**Task details**
Would you restate all the data that follows, word for word?

(Stored data)
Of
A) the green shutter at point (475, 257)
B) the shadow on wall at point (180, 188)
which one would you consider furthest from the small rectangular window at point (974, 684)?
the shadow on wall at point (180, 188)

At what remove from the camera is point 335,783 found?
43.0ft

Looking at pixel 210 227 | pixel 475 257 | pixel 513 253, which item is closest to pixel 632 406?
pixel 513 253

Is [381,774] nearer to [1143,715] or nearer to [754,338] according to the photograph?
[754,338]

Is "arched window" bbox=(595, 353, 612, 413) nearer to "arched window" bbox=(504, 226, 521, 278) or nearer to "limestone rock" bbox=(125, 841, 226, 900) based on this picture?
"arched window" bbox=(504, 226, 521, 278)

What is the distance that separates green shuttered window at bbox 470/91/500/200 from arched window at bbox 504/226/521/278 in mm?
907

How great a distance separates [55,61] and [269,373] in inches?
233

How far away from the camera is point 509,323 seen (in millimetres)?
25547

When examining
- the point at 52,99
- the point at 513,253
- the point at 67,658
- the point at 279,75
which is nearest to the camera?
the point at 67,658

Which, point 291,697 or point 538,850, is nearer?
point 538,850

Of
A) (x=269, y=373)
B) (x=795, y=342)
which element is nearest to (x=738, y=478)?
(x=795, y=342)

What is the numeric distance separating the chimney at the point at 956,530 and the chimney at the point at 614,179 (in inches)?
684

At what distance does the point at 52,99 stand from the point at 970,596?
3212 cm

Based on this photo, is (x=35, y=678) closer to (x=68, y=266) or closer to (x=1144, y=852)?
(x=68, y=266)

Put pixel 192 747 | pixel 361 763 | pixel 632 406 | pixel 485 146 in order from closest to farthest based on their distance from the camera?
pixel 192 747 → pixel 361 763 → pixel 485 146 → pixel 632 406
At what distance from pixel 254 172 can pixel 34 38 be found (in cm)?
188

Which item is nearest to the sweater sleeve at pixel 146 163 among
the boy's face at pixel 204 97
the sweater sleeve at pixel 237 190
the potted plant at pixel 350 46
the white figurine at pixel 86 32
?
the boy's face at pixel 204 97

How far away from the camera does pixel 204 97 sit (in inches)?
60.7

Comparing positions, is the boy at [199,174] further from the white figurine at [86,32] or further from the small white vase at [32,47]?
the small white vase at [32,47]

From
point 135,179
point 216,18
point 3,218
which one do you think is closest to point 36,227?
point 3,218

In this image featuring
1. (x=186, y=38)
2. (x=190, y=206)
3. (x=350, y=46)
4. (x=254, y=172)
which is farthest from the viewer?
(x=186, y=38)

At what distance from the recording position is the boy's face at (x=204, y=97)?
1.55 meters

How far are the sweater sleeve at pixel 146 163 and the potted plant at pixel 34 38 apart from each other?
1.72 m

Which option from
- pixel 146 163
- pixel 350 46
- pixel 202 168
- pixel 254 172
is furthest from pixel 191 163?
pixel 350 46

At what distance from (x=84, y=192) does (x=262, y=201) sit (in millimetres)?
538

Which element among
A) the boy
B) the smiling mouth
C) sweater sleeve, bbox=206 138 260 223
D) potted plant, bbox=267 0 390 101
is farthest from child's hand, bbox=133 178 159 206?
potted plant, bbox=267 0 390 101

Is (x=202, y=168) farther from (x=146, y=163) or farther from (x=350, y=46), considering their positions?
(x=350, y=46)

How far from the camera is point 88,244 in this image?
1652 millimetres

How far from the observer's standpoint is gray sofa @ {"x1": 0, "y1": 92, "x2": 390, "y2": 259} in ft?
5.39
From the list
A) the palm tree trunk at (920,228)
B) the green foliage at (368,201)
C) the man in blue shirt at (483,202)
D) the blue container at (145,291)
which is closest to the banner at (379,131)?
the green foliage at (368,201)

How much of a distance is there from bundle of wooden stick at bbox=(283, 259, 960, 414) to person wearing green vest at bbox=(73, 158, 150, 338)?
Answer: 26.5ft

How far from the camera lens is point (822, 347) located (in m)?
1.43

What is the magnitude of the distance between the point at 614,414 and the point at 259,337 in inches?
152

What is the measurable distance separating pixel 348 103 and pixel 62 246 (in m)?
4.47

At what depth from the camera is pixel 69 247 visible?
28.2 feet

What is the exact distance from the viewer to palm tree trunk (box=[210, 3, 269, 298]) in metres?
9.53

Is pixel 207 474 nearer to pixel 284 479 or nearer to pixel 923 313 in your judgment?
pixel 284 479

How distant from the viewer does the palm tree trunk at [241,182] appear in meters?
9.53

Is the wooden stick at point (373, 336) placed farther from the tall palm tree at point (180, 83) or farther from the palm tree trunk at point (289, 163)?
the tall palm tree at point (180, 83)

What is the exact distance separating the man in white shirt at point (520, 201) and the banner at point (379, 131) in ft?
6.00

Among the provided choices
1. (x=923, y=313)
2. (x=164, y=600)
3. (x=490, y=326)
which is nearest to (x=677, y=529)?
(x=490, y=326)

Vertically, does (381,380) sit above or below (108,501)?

**Reply**
Of
A) the green shutter at point (475, 257)
B) the shadow on wall at point (180, 188)
which one would you consider furthest from the small rectangular window at point (974, 684)?
the shadow on wall at point (180, 188)

At what remove from the camera is point 335,783 found?
43.0ft

Looking at pixel 210 227 | pixel 475 257 | pixel 513 253, which item is closest to pixel 632 406?
pixel 513 253

Is [381,774] nearer to [1143,715] or nearer to [754,338] according to the photograph?
[754,338]

Is "arched window" bbox=(595, 353, 612, 413) nearer to "arched window" bbox=(504, 226, 521, 278) or nearer to "limestone rock" bbox=(125, 841, 226, 900) based on this picture?
"arched window" bbox=(504, 226, 521, 278)

What is the distance that separates green shuttered window at bbox 470/91/500/200 from arched window at bbox 504/226/521/278 in mm?
907

How great a distance separates [55,61] and [269,373] in inches?
233

How far away from the camera is point 509,323 seen (in millimetres)?
25547

When examining
- the point at 52,99
- the point at 513,253
- the point at 67,658
- the point at 279,75
which is nearest to the camera?
the point at 67,658

Which, point 291,697 or point 538,850, is nearer?
point 538,850

Of
A) (x=269, y=373)
B) (x=795, y=342)
which element is nearest to (x=738, y=478)?
(x=795, y=342)

What is the numeric distance separating the chimney at the point at 956,530 and the chimney at the point at 614,179 (in inches)?
684

At what distance does the point at 52,99 stand from the point at 970,596?
3212 cm

Based on this photo, is (x=35, y=678) closer to (x=68, y=266) or closer to (x=1144, y=852)?
(x=68, y=266)

Put pixel 192 747 | pixel 361 763 | pixel 632 406 | pixel 485 146 in order from closest to farthest based on their distance from the camera?
pixel 192 747 → pixel 361 763 → pixel 485 146 → pixel 632 406
At what distance from pixel 254 172 can pixel 34 38 be found (in cm)?
188

Which item is nearest to the sweater sleeve at pixel 146 163 among
the boy's face at pixel 204 97
the sweater sleeve at pixel 237 190
the potted plant at pixel 350 46
the white figurine at pixel 86 32
?
the boy's face at pixel 204 97

How far away from the camera does pixel 204 97 sit (in inches)?
60.7

Comparing positions, is the boy at [199,174] further from the white figurine at [86,32] or further from the small white vase at [32,47]?
the small white vase at [32,47]

From
point 135,179
point 216,18
point 3,218
which one do you think is closest to point 36,227?
point 3,218

In this image featuring
1. (x=186, y=38)
2. (x=190, y=206)
3. (x=350, y=46)
4. (x=254, y=172)
which is farthest from the viewer?
(x=186, y=38)

At what distance from the recording position is the boy's face at (x=204, y=97)?
1.55 meters

How far are the sweater sleeve at pixel 146 163 and the potted plant at pixel 34 38 apart from each other?
1.72 m

Which option from
- pixel 146 163
- pixel 350 46
- pixel 202 168
- pixel 254 172
is furthest from pixel 191 163?
pixel 350 46

At what distance from (x=84, y=192) does (x=262, y=201) sit (in millimetres)?
538

Which element among
A) the boy
B) the smiling mouth
C) sweater sleeve, bbox=206 138 260 223
D) potted plant, bbox=267 0 390 101
is farthest from child's hand, bbox=133 178 159 206?
potted plant, bbox=267 0 390 101

Is (x=202, y=168) farther from (x=146, y=163) or farther from (x=350, y=46), considering their positions?
(x=350, y=46)

How far from the camera is point 88,244 in this image?
1652 millimetres

How far from the observer's standpoint is gray sofa @ {"x1": 0, "y1": 92, "x2": 390, "y2": 259} in ft?
5.39
From the list
A) the palm tree trunk at (920,228)
B) the green foliage at (368,201)
C) the man in blue shirt at (483,202)
D) the blue container at (145,291)
which is closest to the banner at (379,131)?
the green foliage at (368,201)

How much of a distance is there from bundle of wooden stick at bbox=(283, 259, 960, 414) to person wearing green vest at bbox=(73, 158, 150, 338)?
Answer: 26.5ft

How far from the camera lens is point (822, 347) located (in m)?
1.43

What is the magnitude of the distance between the point at 614,414 and the point at 259,337 in inches?
152

What is the measurable distance separating pixel 348 103 and pixel 62 246 (in m)?
4.47

At what depth from the camera is pixel 69 247 visible?
28.2 feet

What is the exact distance from the viewer to palm tree trunk (box=[210, 3, 269, 298]) in metres?
9.53

Is pixel 207 474 nearer to pixel 284 479 or nearer to pixel 923 313 in your judgment?
pixel 284 479

How distant from the viewer does the palm tree trunk at [241,182] appear in meters?
9.53

Is the wooden stick at point (373, 336) placed farther from the tall palm tree at point (180, 83) or farther from the palm tree trunk at point (289, 163)?
the tall palm tree at point (180, 83)

What is the exact distance separating the man in white shirt at point (520, 201) and the banner at point (379, 131) in ft?
6.00

Among the provided choices
1. (x=923, y=313)
2. (x=164, y=600)
3. (x=490, y=326)
which is nearest to (x=677, y=529)?
(x=490, y=326)

Vertically, does (381,380) sit above or below (108,501)?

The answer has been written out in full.